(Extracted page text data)
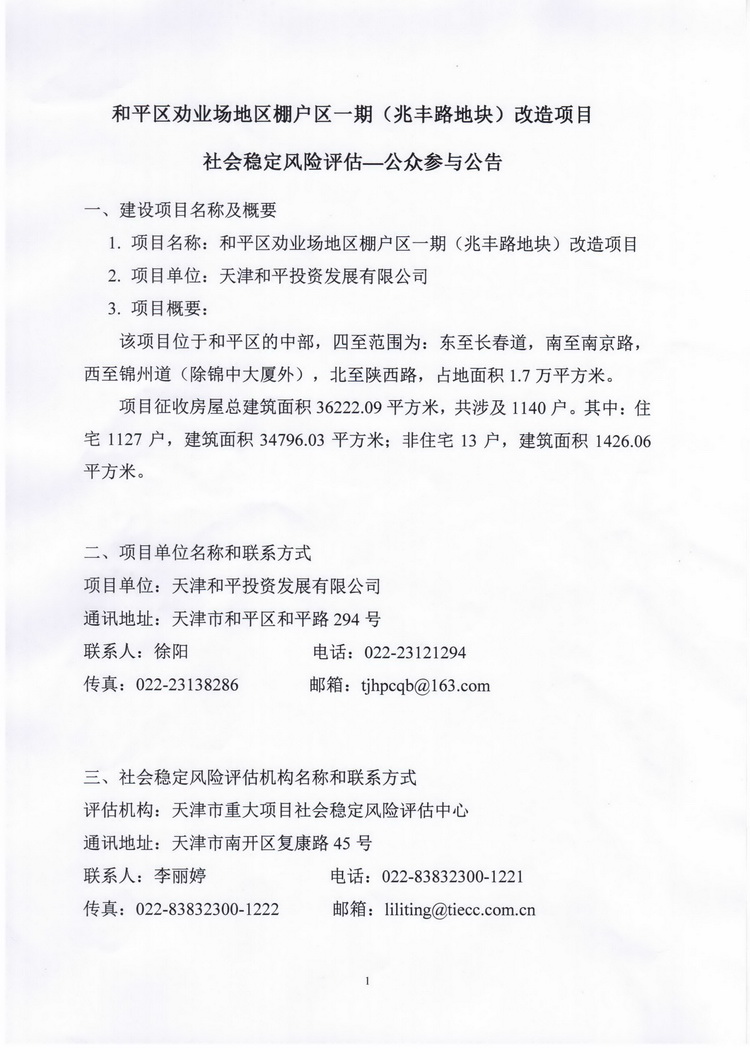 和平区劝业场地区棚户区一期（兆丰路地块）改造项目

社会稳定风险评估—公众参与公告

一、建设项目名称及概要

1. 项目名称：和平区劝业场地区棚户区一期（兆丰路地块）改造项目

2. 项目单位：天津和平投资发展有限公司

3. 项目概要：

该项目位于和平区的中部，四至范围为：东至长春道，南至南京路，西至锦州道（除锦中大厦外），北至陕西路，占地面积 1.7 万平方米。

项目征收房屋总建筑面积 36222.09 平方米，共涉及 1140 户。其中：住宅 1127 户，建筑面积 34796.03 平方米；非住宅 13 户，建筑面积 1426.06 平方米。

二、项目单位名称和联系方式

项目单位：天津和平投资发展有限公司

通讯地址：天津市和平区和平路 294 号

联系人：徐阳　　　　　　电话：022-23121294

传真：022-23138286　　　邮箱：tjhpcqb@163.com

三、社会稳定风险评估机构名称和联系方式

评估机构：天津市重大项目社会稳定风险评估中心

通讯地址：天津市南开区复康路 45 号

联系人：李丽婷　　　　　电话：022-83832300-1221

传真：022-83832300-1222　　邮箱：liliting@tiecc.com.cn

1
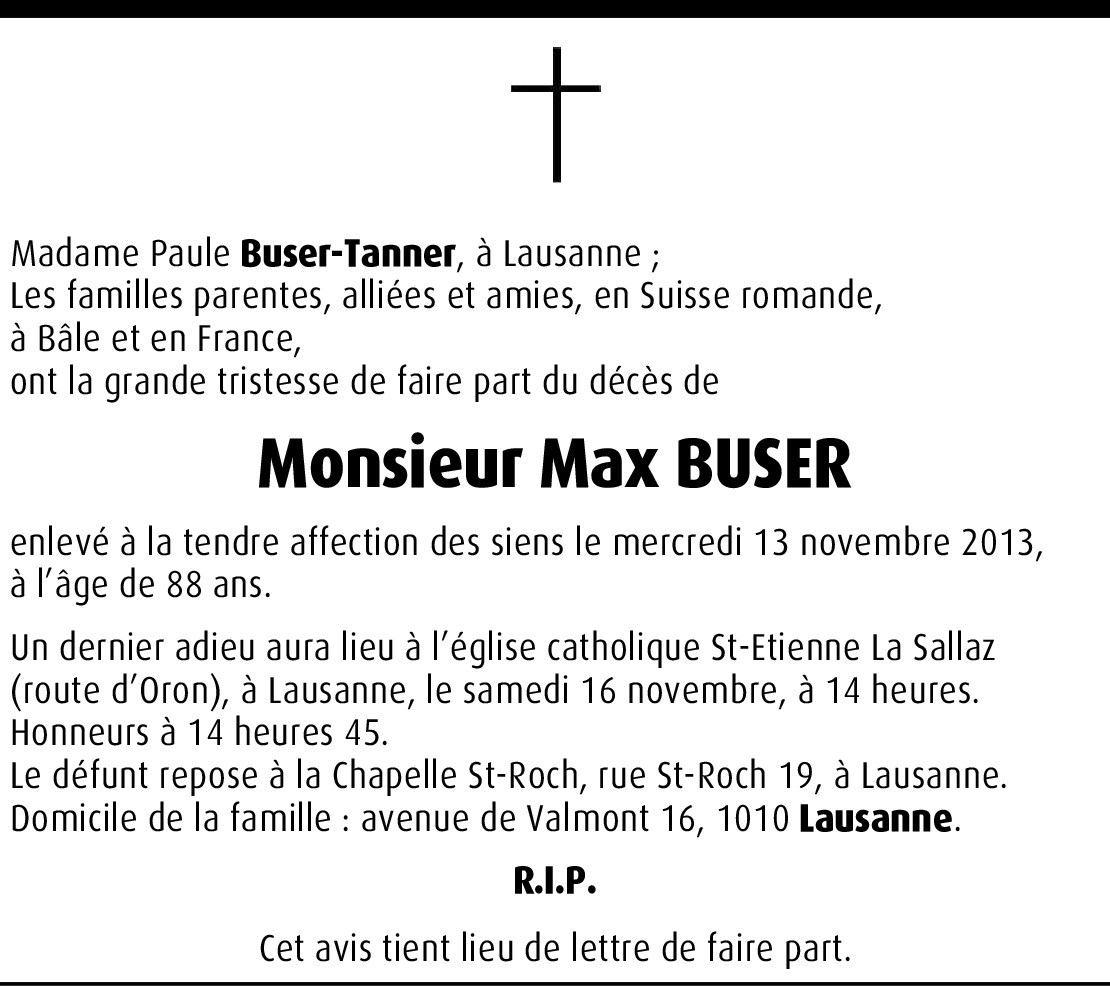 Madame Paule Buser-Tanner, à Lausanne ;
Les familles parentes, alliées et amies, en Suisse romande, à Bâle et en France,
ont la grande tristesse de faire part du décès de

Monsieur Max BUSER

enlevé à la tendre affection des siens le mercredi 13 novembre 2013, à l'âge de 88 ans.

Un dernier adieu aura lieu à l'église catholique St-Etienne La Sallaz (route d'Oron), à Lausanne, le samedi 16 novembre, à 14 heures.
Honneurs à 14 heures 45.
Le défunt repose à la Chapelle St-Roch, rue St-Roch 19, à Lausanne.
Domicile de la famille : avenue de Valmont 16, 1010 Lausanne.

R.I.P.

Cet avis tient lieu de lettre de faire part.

## PROBLEM DETAILS
When you repeat the records, reproduce each line exactly and drop the images.

## ANSWER TO THE PROBLEM
 和平区劝业场地区棚户区一期（兆丰路地块）改造项目

社会稳定风险评估—公众参与公告

一、建设项目名称及概要

1. 项目名称：和平区劝业场地区棚户区一期（兆丰路地块）改造项目

2. 项目单位：天津和平投资发展有限公司

3. 项目概要：

该项目位于和平区的中部，四至范围为：东至长春道，南至南京路，西至锦州道（除锦中大厦外），北至陕西路，占地面积 1.7 万平方米。

项目征收房屋总建筑面积 36222.09 平方米，共涉及 1140 户。其中：住宅 1127 户，建筑面积 34796.03 平方米；非住宅 13 户，建筑面积 1426.06 平方米。

二、项目单位名称和联系方式

项目单位：天津和平投资发展有限公司

通讯地址：天津市和平区和平路 294 号

联系人：徐阳　　　　　　电话：022-23121294

传真：022-23138286　　　邮箱：tjhpcqb@163.com

三、社会稳定风险评估机构名称和联系方式

评估机构：天津市重大项目社会稳定风险评估中心

通讯地址：天津市南开区复康路 45 号

联系人：李丽婷　　　　　电话：022-83832300-1221

传真：022-83832300-1222　　邮箱：liliting@tiecc.com.cn

1
 Madame Paule Buser-Tanner, à Lausanne ;
Les familles parentes, alliées et amies, en Suisse romande, à Bâle et en France,
ont la grande tristesse de faire part du décès de

Monsieur Max BUSER

enlevé à la tendre affection des siens le mercredi 13 novembre 2013, à l'âge de 88 ans.

Un dernier adieu aura lieu à l'église catholique St-Etienne La Sallaz (route d'Oron), à Lausanne, le samedi 16 novembre, à 14 heures.
Honneurs à 14 heures 45.
Le défunt repose à la Chapelle St-Roch, rue St-Roch 19, à Lausanne.
Domicile de la famille : avenue de Valmont 16, 1010 Lausanne.

R.I.P.

Cet avis tient lieu de lettre de faire part.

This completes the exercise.